Yesterday we had our Dam House Winter Event about metaphors, and today we have the first of our facilitators posting…

I was invited to facilitate at the recent Teaching Commons Event on Metaphors in Learning and Teaching.  In my particular group we had several Chinese teachers who had some interesting metaphors which reflected the ideology of teaching and learning in their country.  The two which were mentioned in particular were the teacher as gardener and the teacher as ‘engineer to the soul’.

Dam House Event Winter 054

The ‘engineer to the soul’ was explained to us as a responsibility that the teacher has to ensure ‘good citizens’, to teach people morals, how to fit in, to be an agent of socialisation, I suppose.   This accounted for the very respected position and status of teachers in China.  What a heavy responsibility though - the implication being that if teachers failed, society would suffer!

This inclination to look to teachers to provide the ‘good citizens’ of the future is alive and well in the UK as well.  The recent introduction of Citizenship lessons in secondary schools has been a somewhat controversial move amongst the teaching profession.  This is because teachers don’t have the respect and status they would have in China but are expected to have the same responsibility for the state of society!  There have even been moves to control teachers’ behaviour outside the classroom with the General Teaching Council for England (GTCE) trying to set a behaviour code.

“GTCE chief executive Keith Bartley said the code set out to teachers that they had to consider their place in society.”

Whilst at Higher Education level,  no-one has suggested this for lecturers or academics, there have been suggestions that they should monitor student behaviour, particularly political extremism.  Yet again, educators as arbiters of morals and behaviour.

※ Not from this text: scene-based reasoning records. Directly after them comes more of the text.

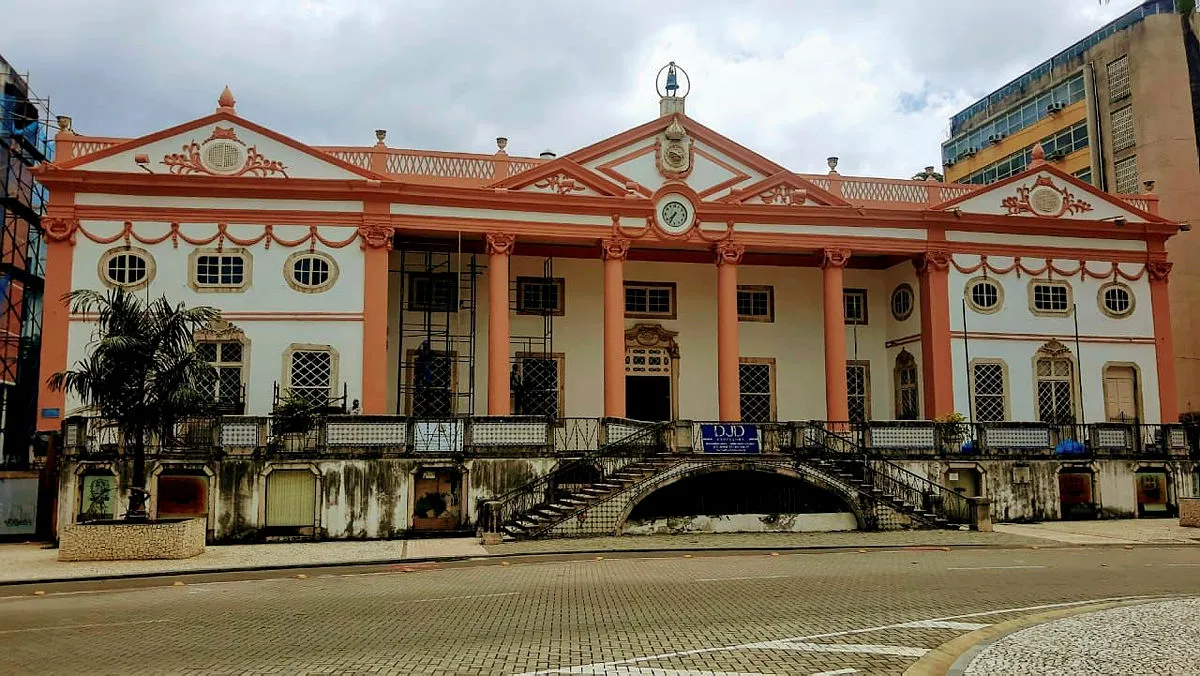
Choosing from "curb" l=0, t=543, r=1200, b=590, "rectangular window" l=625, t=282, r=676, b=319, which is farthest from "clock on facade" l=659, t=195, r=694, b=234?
"curb" l=0, t=543, r=1200, b=590

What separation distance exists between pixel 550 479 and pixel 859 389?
39.9 ft

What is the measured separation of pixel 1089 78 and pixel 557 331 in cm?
2605

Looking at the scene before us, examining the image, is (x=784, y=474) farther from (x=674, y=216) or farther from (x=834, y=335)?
(x=674, y=216)

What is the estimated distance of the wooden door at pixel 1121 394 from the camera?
92.4ft

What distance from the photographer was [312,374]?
930 inches

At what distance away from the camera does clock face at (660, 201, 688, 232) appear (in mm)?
26141

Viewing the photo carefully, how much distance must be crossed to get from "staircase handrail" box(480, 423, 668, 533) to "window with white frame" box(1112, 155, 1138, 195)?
24.7 meters

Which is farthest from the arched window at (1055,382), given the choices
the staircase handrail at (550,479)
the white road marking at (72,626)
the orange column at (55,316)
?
the orange column at (55,316)

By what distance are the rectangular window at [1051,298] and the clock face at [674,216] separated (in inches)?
419

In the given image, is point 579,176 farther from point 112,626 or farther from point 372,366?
point 112,626

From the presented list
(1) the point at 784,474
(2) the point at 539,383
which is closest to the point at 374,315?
(2) the point at 539,383

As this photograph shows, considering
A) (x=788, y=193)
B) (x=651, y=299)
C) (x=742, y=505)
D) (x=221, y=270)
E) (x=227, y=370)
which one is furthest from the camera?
(x=651, y=299)

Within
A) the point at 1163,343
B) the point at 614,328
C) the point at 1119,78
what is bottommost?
the point at 1163,343

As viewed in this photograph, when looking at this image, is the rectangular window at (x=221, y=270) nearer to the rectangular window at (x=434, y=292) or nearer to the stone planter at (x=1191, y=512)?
the rectangular window at (x=434, y=292)
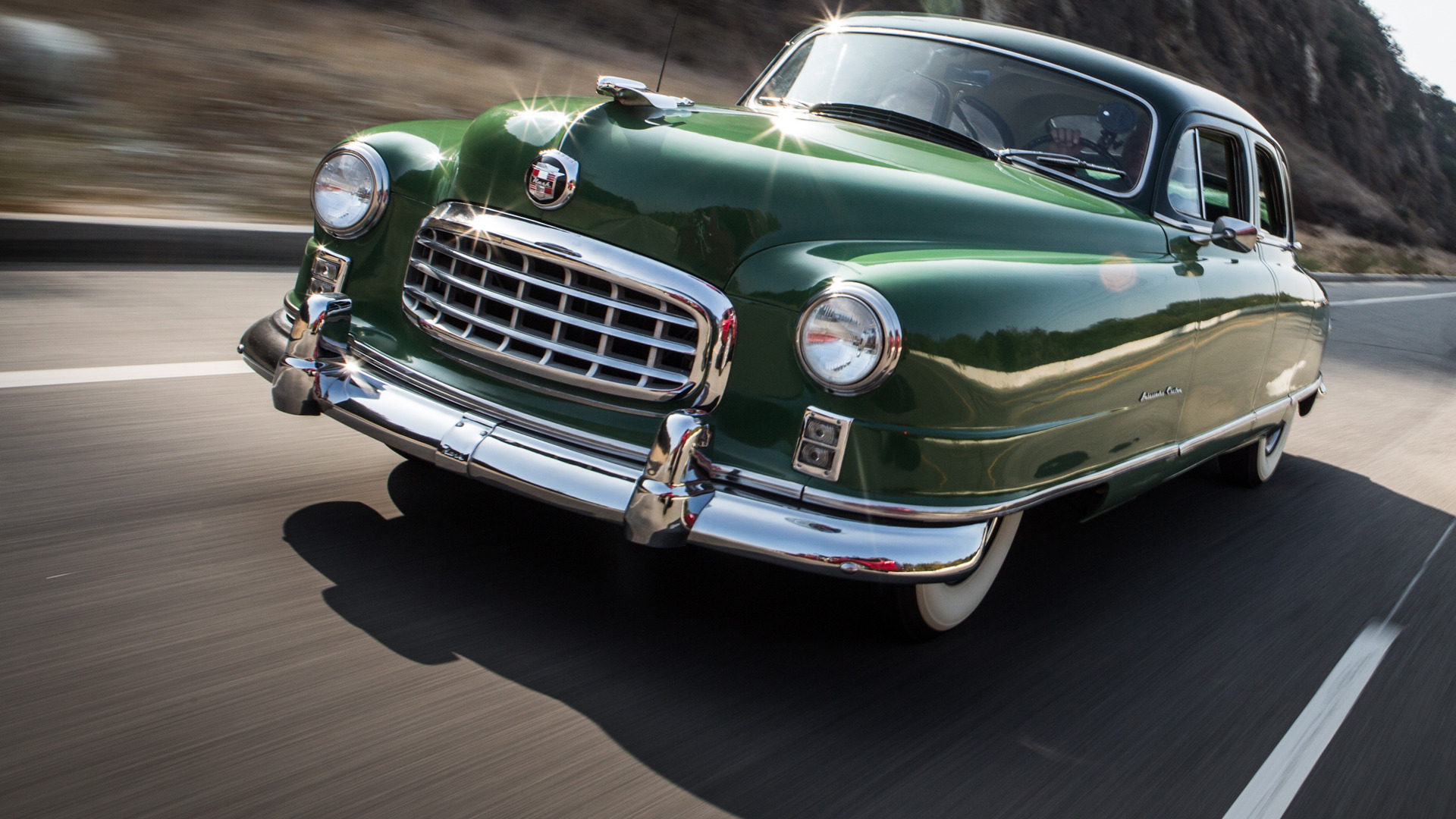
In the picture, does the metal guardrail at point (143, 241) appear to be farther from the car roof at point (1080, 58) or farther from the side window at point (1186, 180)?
the side window at point (1186, 180)

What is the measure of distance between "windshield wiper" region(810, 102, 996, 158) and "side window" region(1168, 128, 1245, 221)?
709 mm

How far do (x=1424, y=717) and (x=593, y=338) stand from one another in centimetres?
241

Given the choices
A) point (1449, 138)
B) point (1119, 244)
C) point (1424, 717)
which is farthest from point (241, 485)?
point (1449, 138)

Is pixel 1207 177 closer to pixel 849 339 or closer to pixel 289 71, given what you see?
pixel 849 339

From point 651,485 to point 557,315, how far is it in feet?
1.74

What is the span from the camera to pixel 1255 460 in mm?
5531

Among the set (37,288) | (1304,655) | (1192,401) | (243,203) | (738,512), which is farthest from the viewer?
(243,203)

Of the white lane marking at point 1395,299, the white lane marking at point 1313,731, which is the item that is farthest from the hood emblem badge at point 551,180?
the white lane marking at point 1395,299

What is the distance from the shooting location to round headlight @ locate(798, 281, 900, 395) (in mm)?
2691

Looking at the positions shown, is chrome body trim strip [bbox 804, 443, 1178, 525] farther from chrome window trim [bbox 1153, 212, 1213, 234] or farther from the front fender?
chrome window trim [bbox 1153, 212, 1213, 234]

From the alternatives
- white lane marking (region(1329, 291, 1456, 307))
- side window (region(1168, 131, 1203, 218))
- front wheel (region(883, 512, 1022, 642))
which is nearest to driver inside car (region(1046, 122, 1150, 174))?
side window (region(1168, 131, 1203, 218))

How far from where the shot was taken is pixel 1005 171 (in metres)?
3.82

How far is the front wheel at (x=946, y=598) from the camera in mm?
3098

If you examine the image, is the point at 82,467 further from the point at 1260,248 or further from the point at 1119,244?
the point at 1260,248
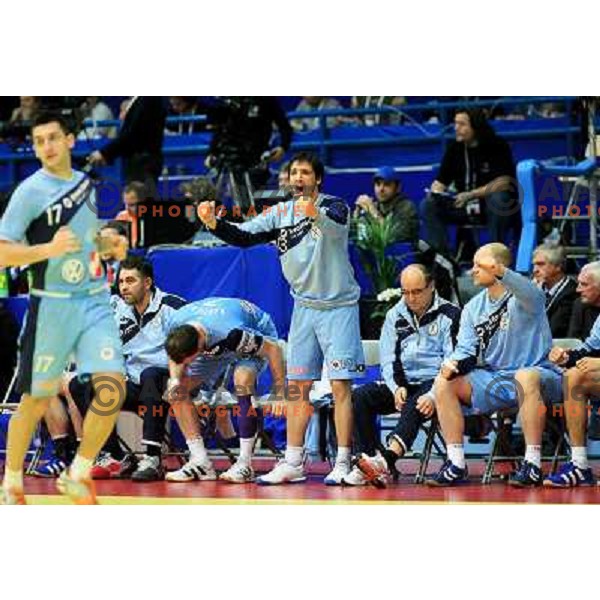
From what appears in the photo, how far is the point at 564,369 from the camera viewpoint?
37.8 feet

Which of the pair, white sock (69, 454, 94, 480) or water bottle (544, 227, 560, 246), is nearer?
white sock (69, 454, 94, 480)

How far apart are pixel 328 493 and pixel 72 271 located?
6.56ft

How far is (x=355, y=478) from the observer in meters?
11.6

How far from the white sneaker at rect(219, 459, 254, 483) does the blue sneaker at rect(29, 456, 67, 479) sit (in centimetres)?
98

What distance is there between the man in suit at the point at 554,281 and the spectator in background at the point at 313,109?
11.3ft

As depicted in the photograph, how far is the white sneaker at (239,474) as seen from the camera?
1188cm

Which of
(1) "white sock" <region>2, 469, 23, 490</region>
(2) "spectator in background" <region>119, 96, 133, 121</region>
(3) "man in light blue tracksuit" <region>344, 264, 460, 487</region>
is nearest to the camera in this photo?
(1) "white sock" <region>2, 469, 23, 490</region>

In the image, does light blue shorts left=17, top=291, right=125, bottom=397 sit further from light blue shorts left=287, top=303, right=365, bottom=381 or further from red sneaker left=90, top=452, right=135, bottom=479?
red sneaker left=90, top=452, right=135, bottom=479

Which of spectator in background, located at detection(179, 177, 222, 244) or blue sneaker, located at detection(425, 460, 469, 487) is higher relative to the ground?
spectator in background, located at detection(179, 177, 222, 244)

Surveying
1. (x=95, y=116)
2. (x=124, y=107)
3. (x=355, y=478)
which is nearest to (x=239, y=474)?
(x=355, y=478)

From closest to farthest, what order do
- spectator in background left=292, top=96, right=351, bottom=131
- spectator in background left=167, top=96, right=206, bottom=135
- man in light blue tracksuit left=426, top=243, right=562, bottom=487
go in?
1. man in light blue tracksuit left=426, top=243, right=562, bottom=487
2. spectator in background left=167, top=96, right=206, bottom=135
3. spectator in background left=292, top=96, right=351, bottom=131

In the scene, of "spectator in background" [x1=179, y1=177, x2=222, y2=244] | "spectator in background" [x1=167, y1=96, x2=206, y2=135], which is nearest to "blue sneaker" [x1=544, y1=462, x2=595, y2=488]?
"spectator in background" [x1=179, y1=177, x2=222, y2=244]

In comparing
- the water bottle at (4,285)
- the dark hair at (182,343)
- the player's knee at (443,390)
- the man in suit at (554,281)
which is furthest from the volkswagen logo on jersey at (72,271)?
the man in suit at (554,281)

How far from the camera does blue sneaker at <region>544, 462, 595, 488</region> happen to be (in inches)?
452
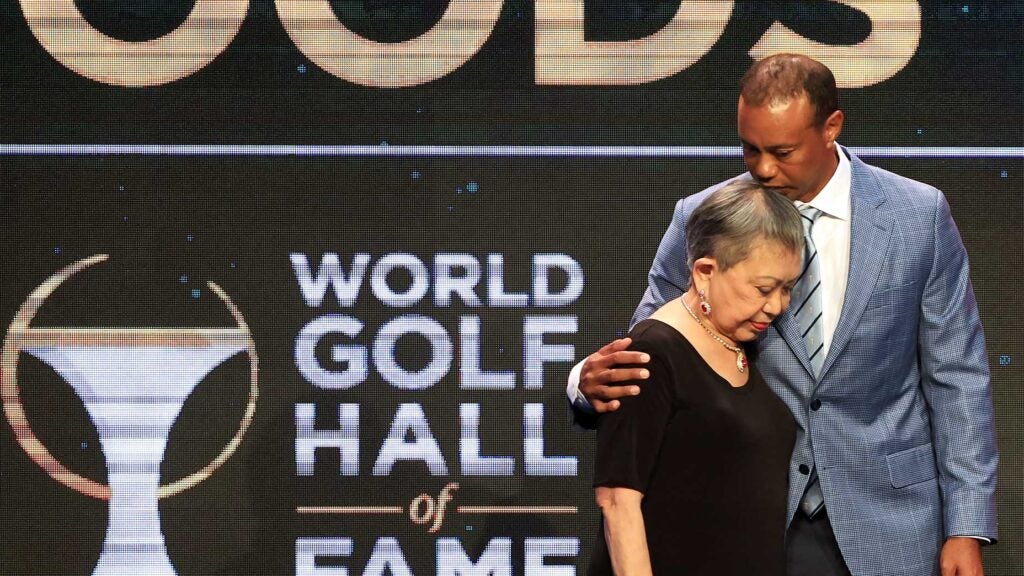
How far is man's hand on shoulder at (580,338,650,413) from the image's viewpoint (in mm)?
1801

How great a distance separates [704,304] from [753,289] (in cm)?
Result: 9

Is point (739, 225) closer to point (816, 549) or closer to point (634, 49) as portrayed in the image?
point (816, 549)

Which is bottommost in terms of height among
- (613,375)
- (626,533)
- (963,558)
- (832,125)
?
(963,558)

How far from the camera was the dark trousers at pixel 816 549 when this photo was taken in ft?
7.14

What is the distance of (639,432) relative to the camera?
5.90ft

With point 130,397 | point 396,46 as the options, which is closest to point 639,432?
point 396,46

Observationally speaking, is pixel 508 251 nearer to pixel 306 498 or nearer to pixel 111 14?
pixel 306 498

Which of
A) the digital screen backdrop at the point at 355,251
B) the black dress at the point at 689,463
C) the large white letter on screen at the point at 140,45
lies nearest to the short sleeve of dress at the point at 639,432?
the black dress at the point at 689,463

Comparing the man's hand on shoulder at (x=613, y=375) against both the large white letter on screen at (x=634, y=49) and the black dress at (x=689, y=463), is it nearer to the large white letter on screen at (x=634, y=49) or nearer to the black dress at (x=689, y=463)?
the black dress at (x=689, y=463)

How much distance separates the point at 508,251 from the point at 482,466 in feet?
1.92

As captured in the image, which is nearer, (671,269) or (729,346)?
(729,346)

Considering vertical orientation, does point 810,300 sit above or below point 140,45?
below

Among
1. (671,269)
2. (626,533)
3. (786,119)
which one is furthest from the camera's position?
(671,269)

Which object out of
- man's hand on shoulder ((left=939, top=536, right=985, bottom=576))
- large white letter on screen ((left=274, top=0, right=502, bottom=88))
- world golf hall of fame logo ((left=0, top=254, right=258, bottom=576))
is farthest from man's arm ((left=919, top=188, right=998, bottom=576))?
world golf hall of fame logo ((left=0, top=254, right=258, bottom=576))
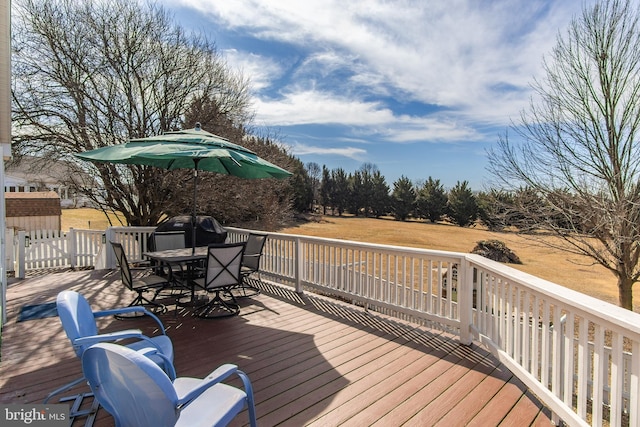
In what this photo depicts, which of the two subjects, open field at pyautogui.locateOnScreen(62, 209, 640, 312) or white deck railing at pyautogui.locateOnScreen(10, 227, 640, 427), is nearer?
white deck railing at pyautogui.locateOnScreen(10, 227, 640, 427)

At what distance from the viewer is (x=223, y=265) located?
4.17 m

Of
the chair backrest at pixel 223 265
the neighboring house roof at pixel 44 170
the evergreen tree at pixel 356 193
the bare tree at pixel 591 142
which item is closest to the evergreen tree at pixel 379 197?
the evergreen tree at pixel 356 193

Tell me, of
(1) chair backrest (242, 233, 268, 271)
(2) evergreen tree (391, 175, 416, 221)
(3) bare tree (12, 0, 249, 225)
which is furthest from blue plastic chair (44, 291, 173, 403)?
(2) evergreen tree (391, 175, 416, 221)

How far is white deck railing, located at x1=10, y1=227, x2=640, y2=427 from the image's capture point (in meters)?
1.74

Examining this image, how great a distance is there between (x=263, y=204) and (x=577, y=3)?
37.4 ft

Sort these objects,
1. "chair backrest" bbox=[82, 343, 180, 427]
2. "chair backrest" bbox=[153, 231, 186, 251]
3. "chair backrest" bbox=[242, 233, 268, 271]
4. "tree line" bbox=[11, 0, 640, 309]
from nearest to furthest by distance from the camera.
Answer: "chair backrest" bbox=[82, 343, 180, 427] → "chair backrest" bbox=[242, 233, 268, 271] → "chair backrest" bbox=[153, 231, 186, 251] → "tree line" bbox=[11, 0, 640, 309]

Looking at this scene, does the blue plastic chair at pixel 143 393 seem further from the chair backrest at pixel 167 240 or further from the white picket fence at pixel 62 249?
the white picket fence at pixel 62 249

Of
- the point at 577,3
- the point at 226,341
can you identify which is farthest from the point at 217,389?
the point at 577,3

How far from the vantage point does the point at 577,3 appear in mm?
7289

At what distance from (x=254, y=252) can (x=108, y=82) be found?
7.78 meters

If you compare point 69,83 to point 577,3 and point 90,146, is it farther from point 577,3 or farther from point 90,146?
point 577,3

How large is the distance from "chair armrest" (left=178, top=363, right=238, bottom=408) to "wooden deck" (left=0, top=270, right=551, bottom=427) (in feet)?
2.69

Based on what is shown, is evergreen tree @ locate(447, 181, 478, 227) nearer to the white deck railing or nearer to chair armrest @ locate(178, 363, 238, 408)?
the white deck railing

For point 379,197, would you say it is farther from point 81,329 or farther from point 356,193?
point 81,329
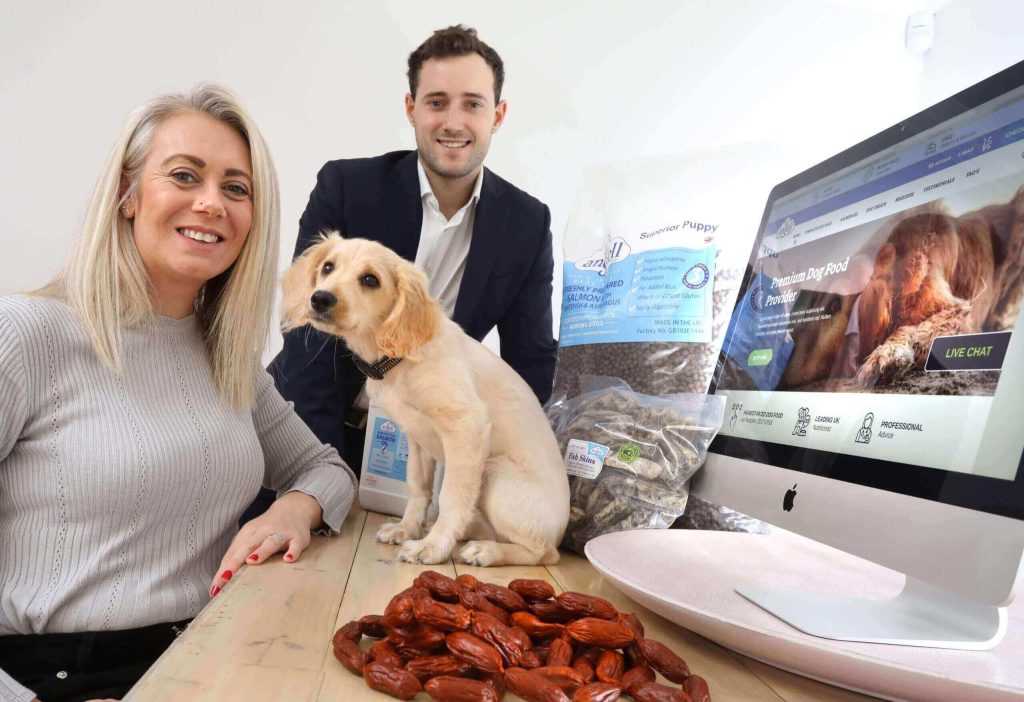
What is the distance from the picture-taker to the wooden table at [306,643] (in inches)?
21.6

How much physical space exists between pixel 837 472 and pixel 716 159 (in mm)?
635

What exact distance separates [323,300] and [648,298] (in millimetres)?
522

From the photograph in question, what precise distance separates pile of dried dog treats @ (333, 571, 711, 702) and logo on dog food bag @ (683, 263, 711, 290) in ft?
1.95

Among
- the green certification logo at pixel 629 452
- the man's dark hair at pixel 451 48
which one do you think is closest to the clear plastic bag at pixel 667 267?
the green certification logo at pixel 629 452

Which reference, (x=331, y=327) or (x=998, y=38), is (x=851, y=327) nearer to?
(x=331, y=327)

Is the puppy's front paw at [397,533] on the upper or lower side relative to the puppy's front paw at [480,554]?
lower

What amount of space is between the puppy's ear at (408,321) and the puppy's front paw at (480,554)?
1.04 ft

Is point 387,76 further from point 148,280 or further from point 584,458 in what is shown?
point 584,458

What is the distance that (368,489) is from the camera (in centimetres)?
141

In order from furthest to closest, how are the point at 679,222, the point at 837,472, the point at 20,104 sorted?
the point at 20,104 → the point at 679,222 → the point at 837,472

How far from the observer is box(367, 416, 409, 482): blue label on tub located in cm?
138

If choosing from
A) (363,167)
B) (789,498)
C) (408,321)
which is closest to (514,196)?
(363,167)

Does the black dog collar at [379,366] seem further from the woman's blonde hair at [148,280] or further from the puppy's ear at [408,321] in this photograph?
the woman's blonde hair at [148,280]

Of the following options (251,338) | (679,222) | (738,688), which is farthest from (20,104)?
(738,688)
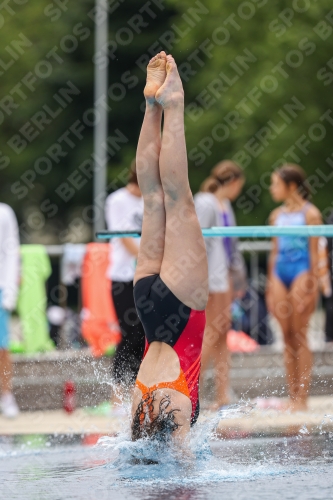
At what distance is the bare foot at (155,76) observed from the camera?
5305mm

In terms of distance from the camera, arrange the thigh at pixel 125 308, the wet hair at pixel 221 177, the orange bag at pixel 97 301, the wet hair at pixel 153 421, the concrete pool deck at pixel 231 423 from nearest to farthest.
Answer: the wet hair at pixel 153 421, the concrete pool deck at pixel 231 423, the thigh at pixel 125 308, the wet hair at pixel 221 177, the orange bag at pixel 97 301

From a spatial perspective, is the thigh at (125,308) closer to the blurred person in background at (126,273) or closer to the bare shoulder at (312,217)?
the blurred person in background at (126,273)

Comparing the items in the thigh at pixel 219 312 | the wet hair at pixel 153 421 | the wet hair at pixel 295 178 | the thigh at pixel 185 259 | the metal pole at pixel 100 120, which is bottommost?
the wet hair at pixel 153 421

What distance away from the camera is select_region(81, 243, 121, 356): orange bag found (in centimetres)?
1073

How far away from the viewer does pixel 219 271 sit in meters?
8.27

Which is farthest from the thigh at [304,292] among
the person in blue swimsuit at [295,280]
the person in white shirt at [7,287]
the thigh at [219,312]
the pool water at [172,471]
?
the person in white shirt at [7,287]

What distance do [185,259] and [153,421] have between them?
0.89 m

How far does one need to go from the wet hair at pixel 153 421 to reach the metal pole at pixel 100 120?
17273mm

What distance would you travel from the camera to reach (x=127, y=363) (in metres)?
6.96

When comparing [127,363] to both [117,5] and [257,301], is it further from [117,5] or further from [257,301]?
[117,5]

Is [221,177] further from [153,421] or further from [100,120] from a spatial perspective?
[100,120]

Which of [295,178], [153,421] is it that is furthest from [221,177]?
[153,421]

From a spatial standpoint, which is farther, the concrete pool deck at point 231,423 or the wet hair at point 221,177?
the wet hair at point 221,177

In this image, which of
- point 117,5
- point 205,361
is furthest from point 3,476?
point 117,5
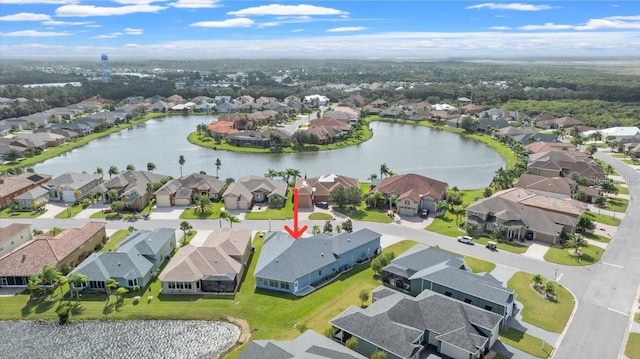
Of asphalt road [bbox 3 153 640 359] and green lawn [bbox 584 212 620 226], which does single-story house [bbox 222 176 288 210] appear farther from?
green lawn [bbox 584 212 620 226]

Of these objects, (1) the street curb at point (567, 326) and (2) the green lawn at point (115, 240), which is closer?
(1) the street curb at point (567, 326)

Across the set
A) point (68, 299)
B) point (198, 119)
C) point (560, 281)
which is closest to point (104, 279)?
point (68, 299)

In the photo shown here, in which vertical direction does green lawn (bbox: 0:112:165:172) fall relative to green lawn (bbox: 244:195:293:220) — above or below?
above

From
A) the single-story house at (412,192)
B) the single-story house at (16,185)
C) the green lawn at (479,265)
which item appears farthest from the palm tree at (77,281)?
the single-story house at (412,192)

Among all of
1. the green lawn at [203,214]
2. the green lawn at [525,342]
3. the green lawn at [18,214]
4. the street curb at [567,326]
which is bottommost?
the street curb at [567,326]

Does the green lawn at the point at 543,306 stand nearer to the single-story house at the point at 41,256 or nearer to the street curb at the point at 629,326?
the street curb at the point at 629,326

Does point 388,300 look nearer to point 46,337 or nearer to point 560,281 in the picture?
point 560,281

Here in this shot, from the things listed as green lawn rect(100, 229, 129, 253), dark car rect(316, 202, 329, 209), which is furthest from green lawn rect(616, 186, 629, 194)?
green lawn rect(100, 229, 129, 253)
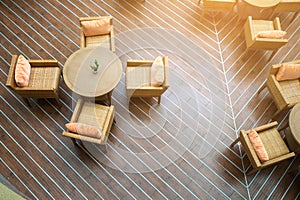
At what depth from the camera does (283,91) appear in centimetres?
496

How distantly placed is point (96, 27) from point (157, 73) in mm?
1305

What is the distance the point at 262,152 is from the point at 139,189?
182cm

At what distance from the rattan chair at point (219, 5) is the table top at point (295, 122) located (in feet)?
7.00

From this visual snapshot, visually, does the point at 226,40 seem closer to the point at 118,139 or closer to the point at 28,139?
the point at 118,139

So, if Chinese ‘teachers’ and academics have the role of ‘engineers of the soul’ what is the role of teachers in British society?  Sheep-herders?  Police officers?  Maybe we shouldn’t be too pessimistic about our influence in society though - it may not be an automatic recognition of status but students still have the capacity to be influenced and engaged by their teachers, but nowadays we  have to earn that right, as individuals worthy of respect.  Engagement, passion for your subject and a genuine concern for the student’s well-being seem to be positive ways of gaining this respect, in my experience.